# Entries shown
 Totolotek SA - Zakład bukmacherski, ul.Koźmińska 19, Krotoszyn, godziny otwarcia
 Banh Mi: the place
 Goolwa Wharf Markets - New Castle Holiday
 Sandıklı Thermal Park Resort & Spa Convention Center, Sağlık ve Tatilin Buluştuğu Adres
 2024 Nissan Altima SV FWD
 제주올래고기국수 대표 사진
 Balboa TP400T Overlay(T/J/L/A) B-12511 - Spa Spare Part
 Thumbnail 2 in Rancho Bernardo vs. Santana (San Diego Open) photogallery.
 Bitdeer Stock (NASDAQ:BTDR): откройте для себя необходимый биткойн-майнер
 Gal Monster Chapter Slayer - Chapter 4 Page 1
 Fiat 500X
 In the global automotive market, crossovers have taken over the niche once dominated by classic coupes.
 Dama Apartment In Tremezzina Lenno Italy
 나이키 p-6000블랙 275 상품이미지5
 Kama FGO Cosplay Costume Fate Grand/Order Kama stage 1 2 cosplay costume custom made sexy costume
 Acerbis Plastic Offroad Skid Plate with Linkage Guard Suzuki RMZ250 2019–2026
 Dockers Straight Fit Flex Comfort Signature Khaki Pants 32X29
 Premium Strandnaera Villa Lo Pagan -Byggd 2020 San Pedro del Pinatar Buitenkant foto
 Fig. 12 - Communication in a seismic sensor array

# What this task involves
With the line that contains "나이키 p-6000블랙 275 상품이미지5" as your start, reproduce the data above exactly through its last line, and nothing before that start.

# Written response
 나이키 p-6000블랙 275 상품이미지5
 Kama FGO Cosplay Costume Fate Grand/Order Kama stage 1 2 cosplay costume custom made sexy costume
 Acerbis Plastic Offroad Skid Plate with Linkage Guard Suzuki RMZ250 2019–2026
 Dockers Straight Fit Flex Comfort Signature Khaki Pants 32X29
 Premium Strandnaera Villa Lo Pagan -Byggd 2020 San Pedro del Pinatar Buitenkant foto
 Fig. 12 - Communication in a seismic sensor array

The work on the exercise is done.